In a glaring exposure, the scientists have found that the vast ice sheets of East Antarctica could begin an irreversible slide into the sea due the rising temperatures and global warming.
The melting of ice sheets in East Antarctica may cause an unstoppable process of global coastal destruction, scientists cautioned. It is noteworthy, East Antarctica collectively holds enough water to raise global sea levels by 53m. The region has 10-times-greater volume of ice than West Antarctica.
The scientists said that a small part of the ice in the east lies at high altitude and is kept well below freezing point. However, its large proportion lies on bedrock that is below sea level, such as the Wilkes Basin. The ice sheet on the bedrock region is enough to raise sea levels by 19m, researchers said.
According to the scientists, East Antarctica is widely considered to be more stable than the West Antarctic as far as their ice sheet is considered.
During the study of the eastern ice sheets, researchers found that a large region of ice sheets are in danger of becoming irreversibly unstable once a relatively thin section of retaining ice on its coast is lost.

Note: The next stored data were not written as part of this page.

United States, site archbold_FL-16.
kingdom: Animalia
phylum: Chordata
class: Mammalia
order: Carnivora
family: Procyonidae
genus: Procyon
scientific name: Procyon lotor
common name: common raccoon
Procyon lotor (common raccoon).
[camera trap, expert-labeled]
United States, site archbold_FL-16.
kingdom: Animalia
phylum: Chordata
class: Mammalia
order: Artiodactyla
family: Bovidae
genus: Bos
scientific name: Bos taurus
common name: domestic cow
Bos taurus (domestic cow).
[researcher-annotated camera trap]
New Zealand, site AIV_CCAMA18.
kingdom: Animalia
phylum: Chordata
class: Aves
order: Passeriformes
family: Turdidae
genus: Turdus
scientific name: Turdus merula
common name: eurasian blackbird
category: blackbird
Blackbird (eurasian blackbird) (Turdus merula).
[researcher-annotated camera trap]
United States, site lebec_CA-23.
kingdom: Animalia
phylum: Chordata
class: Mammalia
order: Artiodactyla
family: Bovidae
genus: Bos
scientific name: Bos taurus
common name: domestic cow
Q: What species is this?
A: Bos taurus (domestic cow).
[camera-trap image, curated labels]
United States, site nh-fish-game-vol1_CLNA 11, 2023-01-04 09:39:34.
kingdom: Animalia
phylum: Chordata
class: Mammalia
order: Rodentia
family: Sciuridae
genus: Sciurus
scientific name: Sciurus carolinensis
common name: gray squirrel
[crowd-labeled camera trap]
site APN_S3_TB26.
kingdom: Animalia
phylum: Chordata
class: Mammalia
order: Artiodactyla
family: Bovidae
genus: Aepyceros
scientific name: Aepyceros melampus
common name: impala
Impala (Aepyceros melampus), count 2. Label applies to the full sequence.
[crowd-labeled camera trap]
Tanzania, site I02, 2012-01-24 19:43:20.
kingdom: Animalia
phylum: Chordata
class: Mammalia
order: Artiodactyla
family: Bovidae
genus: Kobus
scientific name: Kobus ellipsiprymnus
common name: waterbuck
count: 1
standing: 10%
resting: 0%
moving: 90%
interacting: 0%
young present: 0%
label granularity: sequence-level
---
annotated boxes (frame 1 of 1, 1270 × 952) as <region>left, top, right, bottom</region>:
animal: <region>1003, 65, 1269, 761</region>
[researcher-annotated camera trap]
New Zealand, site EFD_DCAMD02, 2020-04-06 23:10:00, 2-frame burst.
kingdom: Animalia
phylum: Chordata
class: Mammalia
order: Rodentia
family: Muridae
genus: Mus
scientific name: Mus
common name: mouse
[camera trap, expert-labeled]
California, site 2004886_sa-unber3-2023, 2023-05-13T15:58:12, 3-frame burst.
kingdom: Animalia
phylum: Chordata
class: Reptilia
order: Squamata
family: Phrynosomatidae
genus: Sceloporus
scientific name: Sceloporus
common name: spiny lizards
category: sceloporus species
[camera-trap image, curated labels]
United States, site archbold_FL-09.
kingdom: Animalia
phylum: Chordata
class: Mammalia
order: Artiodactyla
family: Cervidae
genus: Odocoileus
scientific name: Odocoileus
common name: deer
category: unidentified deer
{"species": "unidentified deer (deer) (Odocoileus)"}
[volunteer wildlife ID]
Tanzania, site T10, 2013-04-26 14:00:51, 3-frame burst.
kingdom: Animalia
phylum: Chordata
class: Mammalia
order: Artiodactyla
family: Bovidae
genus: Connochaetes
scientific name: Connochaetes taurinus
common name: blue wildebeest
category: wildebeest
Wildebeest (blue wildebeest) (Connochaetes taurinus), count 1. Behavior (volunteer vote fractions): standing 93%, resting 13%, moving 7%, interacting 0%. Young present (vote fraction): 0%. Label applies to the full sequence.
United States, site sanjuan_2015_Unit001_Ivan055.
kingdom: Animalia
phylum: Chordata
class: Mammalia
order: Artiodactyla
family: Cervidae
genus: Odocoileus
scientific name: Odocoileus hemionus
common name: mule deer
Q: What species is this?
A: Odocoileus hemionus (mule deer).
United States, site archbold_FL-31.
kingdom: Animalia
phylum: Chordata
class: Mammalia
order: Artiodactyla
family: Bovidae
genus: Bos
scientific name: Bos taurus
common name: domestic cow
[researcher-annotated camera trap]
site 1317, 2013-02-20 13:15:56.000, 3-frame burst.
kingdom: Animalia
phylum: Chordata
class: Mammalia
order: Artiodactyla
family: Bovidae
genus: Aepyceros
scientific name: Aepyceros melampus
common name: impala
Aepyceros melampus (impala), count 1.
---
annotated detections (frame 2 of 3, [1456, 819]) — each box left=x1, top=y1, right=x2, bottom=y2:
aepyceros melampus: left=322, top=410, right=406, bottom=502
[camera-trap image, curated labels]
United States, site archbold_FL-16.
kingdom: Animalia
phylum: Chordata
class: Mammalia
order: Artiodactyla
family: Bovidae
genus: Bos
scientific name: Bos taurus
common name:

Lead author Matthias Mengel of the Potsdam Institute for Climate Research in Germany said, “The East Antarctic ice sheet has long been considered to be stable even under a warmer climate, in contrast to its West Antarctic counterpart. We have now shown that this may not be true.”
“This implies that the future sea-level contribution of the East Antarctic ice sheet may be significantly higher than previously estimated. This is important for the millions of people who live on the coasts. Every centimetre of sea level rise on top of what is already expected is going to be even more difficult to adapt to. By emitting more and more greenhouse gases we might trigger responses now that we may not be able to stop in the future,” he said.
The study is published in the journal Nature Climate Change.
With the help of computer modeling, scientists have found if the local temperatures around the East Antarctic rise, the ice sheet will continue to melt to a point when it will become irreversible.